A V Mather Reviews: Zakora - The Fyrelit Tragedy by Nicholas and Alison Lochel
The story takes place in the nation of Fynglade, a fantasy land inhabited by giants, elves, men, monsters and mysterious creatures. It begins in the city of Zarakora with an act of betrayal that will bring unexpected consequences for all and for the future of Fynglade.
We then fast forward to fifteen years later, in the neighbouring kingdom of Delmor. The young Fyrelit siblings are preparing for a tournament, of which the eldest, Neleik, is reigning champion. He, along with his brother, Ervine, and much younger sister, Skye, are getting along as best they can in the wake of their parents’ death. Neleik is the only one who fully remembers the event and the involvement of a cloaked man, known as Versalos. The trauma has left him protective and vigilant. He is now the head of the little family; a responsibility he takes very seriously.
During the tournament, Neleik’s worst fears become reality – Versalos returns and kidnaps Skye. Without pausing for thought, Neleik collects Ervine, some supplies, and an unlikely ally in Romahn, his former competitor. Together they tear off to petition the King of Delmor for aide in retrieving Skye.
Here the group experience their first obstacle, which only serves to harden their resolve. Their plight attracts another friend in Kyia, the Princess of Delmor, who finagles her way into their mission as they determine to find out more about Versalos. The four set out from Delmor with purpose, resourcefulness and little experience of the wider world.
It doesn’t take long for them to find trouble and intrigue aplenty. It soon becomes apparent that the situation is much larger than they knew. What started off as a mission to save one little girl, rapidly transforms into an epic quest to retake Zarkora and banish the forces of darkness from the land of Fynglade.
This new quest leads them to a city of magic, a close shave with the pursuing guards of Delmor, an unexpected reunion, and a devastating revelation. Undaunted, the friends forge ahead and continue to pick up information, allies and enemies in their bid to save the nation and Skye. They learn more about their quarry, Versalos, and soon realise that if they are to have any chance against him, it will take much more than willpower.

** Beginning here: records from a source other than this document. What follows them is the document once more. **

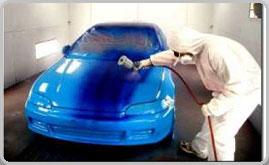Auto Body painter in paint booth painting car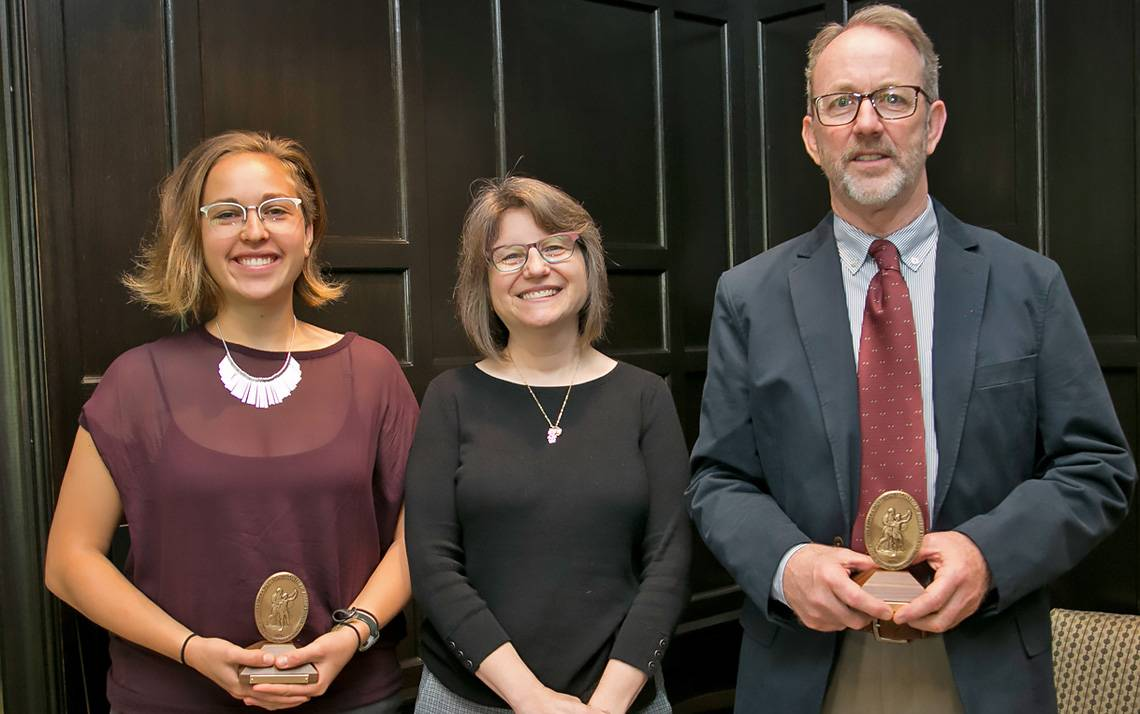 Sullivan Award winners Lauren Harper, left, and Rick Hoyle, right, received their awards from Provost Sally Kornbluth, center, on Friday.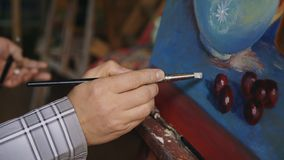 Feche acima da mão do ` s do homem que pinta ainda a imagem da vida na lona no estúdio da arte Fotografia de Stock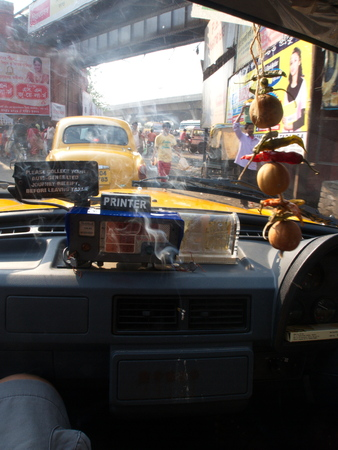 The God and smoke Inside the taxi,Kolkata City, INDIA , 11th APRIL 2013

Their many trials test the companions’ strength and moral fibre and bring to bear the most powerful bonds of family and friendship. Together, they encounter vicious monsters and experience tragedy, loss and triumph. They find that they have friends in the most unusual places and are hunted by some very persistent enemies. Each encounter brings them a step closer to their goal and risks the wrath of Versalos, who is determined to wipe out any that oppose him.
It is hard not to get swept up in the increasingly grand mission of the Fyrelit family. It is an exciting and perilous journey with spectacular escapes and near-misses, unlikely friendships, and tests of faith. The characters are engaging and the final band of friends is well-rounded. They all experience growth during the story and together they display bravery, compassion, integrity, empathy, and selflessness.
The Fyrelit Tragedy is a good opening to a quest series and should please young readers who have enjoyed stories along the lines of Harry Potter, or The Lord of the Rings. As is appropriate for this audience, enthusiasm is high, doubts are overcome and reflection is present but fleeting. The tension ratchets up nicely and there is plenty to distract the group from getting bogged down in lengthy debate. All of the characters are upfront about their intentions and fall clearly into the categories of either good or evil.
The world building is solid with a few interesting parallels to our world. The only glitch for me was in the use of contemporary, real-world language in places but this may not be a problem for others.
The Lochels are in themselves a story of courage and self-belief. Over the years they have generated so much positive publicity for their self-published books, that a publishing company (Hachette Australia) took notice. I imagine that Zarkora is only the beginning of a long and fruitful partnership.
The Fyrelit Tragedy ends on a cliff-hanger and continues with Zarkora: The Lost Kingdom, which is released in Novenmber 2015.